[Data extracted from a collection]
►

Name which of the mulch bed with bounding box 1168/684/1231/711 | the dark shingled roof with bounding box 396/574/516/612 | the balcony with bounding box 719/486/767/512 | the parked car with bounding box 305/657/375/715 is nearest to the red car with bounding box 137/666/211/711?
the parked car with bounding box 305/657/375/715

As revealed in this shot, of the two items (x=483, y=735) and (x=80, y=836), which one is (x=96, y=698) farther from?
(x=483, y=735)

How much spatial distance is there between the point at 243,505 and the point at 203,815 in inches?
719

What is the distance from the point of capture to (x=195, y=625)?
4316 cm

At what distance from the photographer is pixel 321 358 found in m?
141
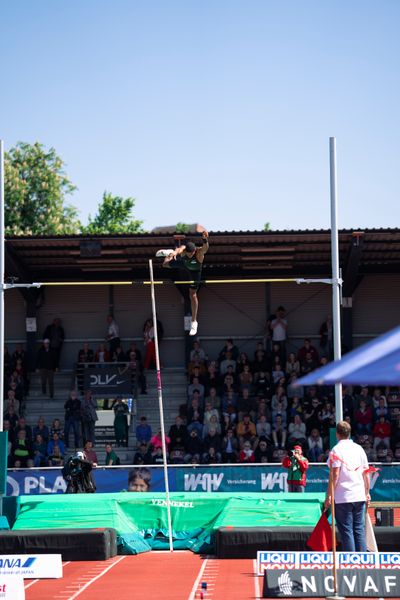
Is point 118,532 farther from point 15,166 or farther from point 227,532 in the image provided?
point 15,166

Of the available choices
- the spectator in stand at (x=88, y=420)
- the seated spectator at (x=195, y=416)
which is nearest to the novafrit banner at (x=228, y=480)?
the seated spectator at (x=195, y=416)

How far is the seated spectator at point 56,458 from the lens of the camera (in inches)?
962

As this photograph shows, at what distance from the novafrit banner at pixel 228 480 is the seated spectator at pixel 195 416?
336 cm

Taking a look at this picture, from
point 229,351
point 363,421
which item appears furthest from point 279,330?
point 363,421

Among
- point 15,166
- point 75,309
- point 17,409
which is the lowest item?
point 17,409

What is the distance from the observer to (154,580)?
13.1 m

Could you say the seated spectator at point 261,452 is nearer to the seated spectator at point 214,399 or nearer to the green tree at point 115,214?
the seated spectator at point 214,399

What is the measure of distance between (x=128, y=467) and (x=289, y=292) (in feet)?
35.6

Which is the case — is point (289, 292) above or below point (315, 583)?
above

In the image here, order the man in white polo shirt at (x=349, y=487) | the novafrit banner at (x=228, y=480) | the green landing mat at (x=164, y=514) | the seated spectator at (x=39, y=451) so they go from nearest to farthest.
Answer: the man in white polo shirt at (x=349, y=487) → the green landing mat at (x=164, y=514) → the novafrit banner at (x=228, y=480) → the seated spectator at (x=39, y=451)

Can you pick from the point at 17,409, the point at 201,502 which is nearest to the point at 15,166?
the point at 17,409

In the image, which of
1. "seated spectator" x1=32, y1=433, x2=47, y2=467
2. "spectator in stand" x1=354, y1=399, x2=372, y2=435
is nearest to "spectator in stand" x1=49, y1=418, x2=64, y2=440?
"seated spectator" x1=32, y1=433, x2=47, y2=467

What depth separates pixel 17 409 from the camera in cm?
2766

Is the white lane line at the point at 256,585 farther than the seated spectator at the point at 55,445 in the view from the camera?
No
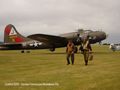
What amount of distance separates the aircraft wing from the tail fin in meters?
7.16

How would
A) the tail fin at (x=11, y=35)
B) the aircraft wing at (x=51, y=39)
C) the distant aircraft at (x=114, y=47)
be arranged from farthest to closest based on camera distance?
the distant aircraft at (x=114, y=47) → the tail fin at (x=11, y=35) → the aircraft wing at (x=51, y=39)

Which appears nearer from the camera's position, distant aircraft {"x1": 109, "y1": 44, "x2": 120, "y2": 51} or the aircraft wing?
the aircraft wing

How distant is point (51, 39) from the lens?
50.8m

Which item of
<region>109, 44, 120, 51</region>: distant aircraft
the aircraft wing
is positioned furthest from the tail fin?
<region>109, 44, 120, 51</region>: distant aircraft

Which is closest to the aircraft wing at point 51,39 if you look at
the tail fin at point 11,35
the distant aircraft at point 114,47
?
the tail fin at point 11,35

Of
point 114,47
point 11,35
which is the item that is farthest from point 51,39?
point 114,47

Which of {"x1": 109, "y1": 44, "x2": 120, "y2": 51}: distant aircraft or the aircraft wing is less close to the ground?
the aircraft wing

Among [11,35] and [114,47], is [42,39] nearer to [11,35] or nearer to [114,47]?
[11,35]

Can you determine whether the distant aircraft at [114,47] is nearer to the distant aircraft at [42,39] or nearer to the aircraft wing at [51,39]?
the distant aircraft at [42,39]

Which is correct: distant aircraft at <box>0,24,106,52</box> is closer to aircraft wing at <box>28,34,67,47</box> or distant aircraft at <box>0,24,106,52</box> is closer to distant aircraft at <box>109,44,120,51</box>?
aircraft wing at <box>28,34,67,47</box>

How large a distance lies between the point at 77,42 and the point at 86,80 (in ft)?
117

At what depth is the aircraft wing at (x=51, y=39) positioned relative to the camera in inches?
1959

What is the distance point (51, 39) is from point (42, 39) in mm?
1480

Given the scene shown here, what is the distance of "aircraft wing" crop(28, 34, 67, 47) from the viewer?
4976cm
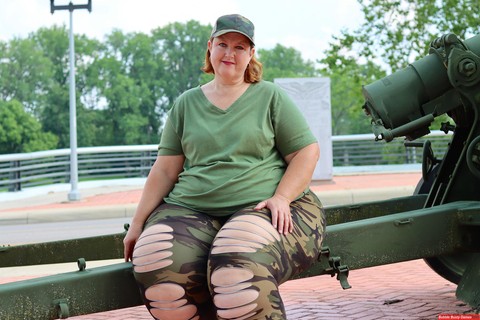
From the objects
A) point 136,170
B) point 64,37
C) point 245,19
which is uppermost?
point 64,37

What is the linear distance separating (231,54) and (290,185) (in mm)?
586

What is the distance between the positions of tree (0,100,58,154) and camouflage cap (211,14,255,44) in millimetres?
67429

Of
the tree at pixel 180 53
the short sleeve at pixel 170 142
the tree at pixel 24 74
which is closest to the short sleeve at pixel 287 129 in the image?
the short sleeve at pixel 170 142

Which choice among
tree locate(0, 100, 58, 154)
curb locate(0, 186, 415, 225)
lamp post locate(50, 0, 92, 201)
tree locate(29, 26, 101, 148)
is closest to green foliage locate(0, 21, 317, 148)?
tree locate(29, 26, 101, 148)

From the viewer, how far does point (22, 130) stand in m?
72.3

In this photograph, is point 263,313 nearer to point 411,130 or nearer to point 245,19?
point 245,19

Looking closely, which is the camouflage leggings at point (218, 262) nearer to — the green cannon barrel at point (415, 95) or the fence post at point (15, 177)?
the green cannon barrel at point (415, 95)

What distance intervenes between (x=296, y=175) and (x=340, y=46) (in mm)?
24046

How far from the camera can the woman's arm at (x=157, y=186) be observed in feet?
13.4

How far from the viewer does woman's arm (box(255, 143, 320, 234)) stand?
3.77 metres

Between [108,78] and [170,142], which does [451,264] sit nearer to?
[170,142]

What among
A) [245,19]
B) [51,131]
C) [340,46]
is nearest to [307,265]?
[245,19]

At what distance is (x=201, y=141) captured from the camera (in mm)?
4023

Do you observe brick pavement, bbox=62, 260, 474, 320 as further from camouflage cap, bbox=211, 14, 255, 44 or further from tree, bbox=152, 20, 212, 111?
tree, bbox=152, 20, 212, 111
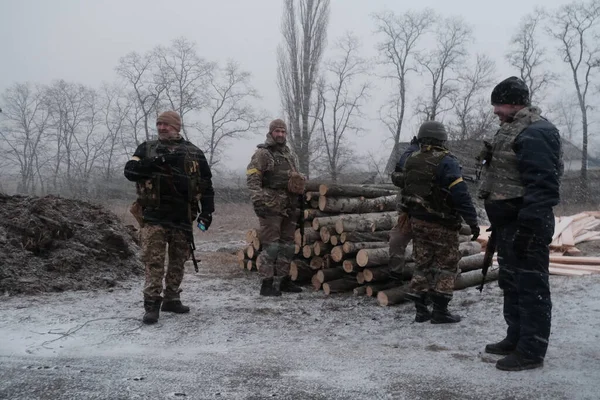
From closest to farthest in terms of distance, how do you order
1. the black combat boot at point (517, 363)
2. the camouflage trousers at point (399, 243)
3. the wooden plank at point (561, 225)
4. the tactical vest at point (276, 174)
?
the black combat boot at point (517, 363)
the camouflage trousers at point (399, 243)
the tactical vest at point (276, 174)
the wooden plank at point (561, 225)

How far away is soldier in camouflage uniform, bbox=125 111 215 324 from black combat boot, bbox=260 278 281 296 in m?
1.25

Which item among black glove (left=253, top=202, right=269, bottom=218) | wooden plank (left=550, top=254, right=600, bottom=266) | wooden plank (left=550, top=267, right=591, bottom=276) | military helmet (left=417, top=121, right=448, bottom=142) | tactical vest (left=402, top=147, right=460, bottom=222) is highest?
military helmet (left=417, top=121, right=448, bottom=142)

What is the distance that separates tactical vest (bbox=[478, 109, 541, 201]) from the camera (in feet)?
11.4

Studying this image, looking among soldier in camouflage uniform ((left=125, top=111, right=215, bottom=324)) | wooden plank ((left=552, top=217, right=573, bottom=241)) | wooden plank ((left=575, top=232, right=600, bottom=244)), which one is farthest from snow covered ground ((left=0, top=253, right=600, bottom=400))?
wooden plank ((left=575, top=232, right=600, bottom=244))

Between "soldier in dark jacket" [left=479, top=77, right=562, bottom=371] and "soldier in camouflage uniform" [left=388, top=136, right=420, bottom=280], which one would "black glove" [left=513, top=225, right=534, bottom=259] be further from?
"soldier in camouflage uniform" [left=388, top=136, right=420, bottom=280]

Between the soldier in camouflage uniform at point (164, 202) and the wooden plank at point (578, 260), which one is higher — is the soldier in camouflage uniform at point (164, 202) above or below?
above

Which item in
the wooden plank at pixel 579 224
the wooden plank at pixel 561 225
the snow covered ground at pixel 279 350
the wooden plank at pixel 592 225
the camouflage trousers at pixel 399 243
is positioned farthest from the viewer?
the wooden plank at pixel 592 225

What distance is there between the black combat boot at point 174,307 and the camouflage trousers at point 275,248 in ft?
4.28

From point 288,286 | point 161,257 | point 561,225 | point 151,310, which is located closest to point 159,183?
point 161,257

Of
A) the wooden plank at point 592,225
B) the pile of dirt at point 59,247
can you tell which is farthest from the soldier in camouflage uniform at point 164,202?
the wooden plank at point 592,225

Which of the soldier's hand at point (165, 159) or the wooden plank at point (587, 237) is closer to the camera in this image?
the soldier's hand at point (165, 159)

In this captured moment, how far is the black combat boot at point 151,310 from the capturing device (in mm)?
4613

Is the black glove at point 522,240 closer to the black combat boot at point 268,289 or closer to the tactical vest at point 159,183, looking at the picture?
the tactical vest at point 159,183

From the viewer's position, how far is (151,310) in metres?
4.69
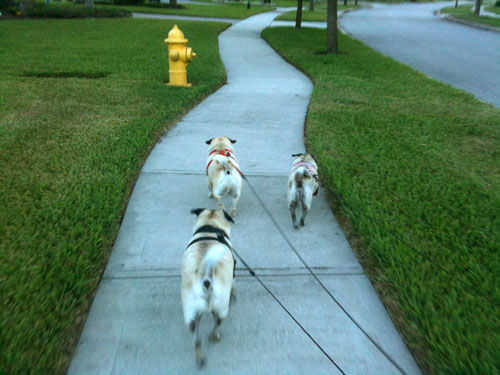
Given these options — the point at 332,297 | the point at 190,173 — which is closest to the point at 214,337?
the point at 332,297

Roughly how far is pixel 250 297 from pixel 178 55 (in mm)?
6901

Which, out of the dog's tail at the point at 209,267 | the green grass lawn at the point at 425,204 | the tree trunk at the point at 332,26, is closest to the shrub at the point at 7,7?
the tree trunk at the point at 332,26

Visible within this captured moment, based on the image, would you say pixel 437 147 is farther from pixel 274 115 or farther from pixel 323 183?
pixel 274 115

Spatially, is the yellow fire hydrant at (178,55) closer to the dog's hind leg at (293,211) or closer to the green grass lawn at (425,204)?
the green grass lawn at (425,204)

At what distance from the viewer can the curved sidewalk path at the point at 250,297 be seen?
257 cm

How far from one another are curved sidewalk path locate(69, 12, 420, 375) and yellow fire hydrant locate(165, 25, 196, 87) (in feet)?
13.2

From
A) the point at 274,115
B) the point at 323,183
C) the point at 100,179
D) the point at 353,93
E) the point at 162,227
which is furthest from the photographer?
the point at 353,93

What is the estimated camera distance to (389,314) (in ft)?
9.87

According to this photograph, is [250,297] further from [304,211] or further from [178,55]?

◄

### INSTRUCTIONS FOR THE TASK
Find the line that contains "Visible within this" in the listing above. Retype it and every line after it up to the last, exactly, and nothing else.

### FINAL RESULT
Visible within this captured moment, based on the image, would you say pixel 437 147 is farther from pixel 274 115 or farther from pixel 323 183?
pixel 274 115

Spatially, is the yellow fire hydrant at (178,55) closer to the dog's hind leg at (293,211) or closer to the green grass lawn at (425,204)?
the green grass lawn at (425,204)

At what distance from the viewer can the curved sidewalk path at the point at 250,297 be seen?
257 cm

How far from one another are curved sidewalk path locate(69, 12, 420, 375) and yellow fire hydrant locate(165, 25, 196, 87) (in feet)?
13.2

From
A) the point at 274,115
B) the point at 323,183
C) the point at 100,179
D) the point at 353,93
E) the point at 162,227
which is furthest from the photographer?
the point at 353,93

What is the estimated camera distance to (389,314) (in ft)?
9.87

According to this photograph, is [250,297] further from [304,211] or further from [178,55]?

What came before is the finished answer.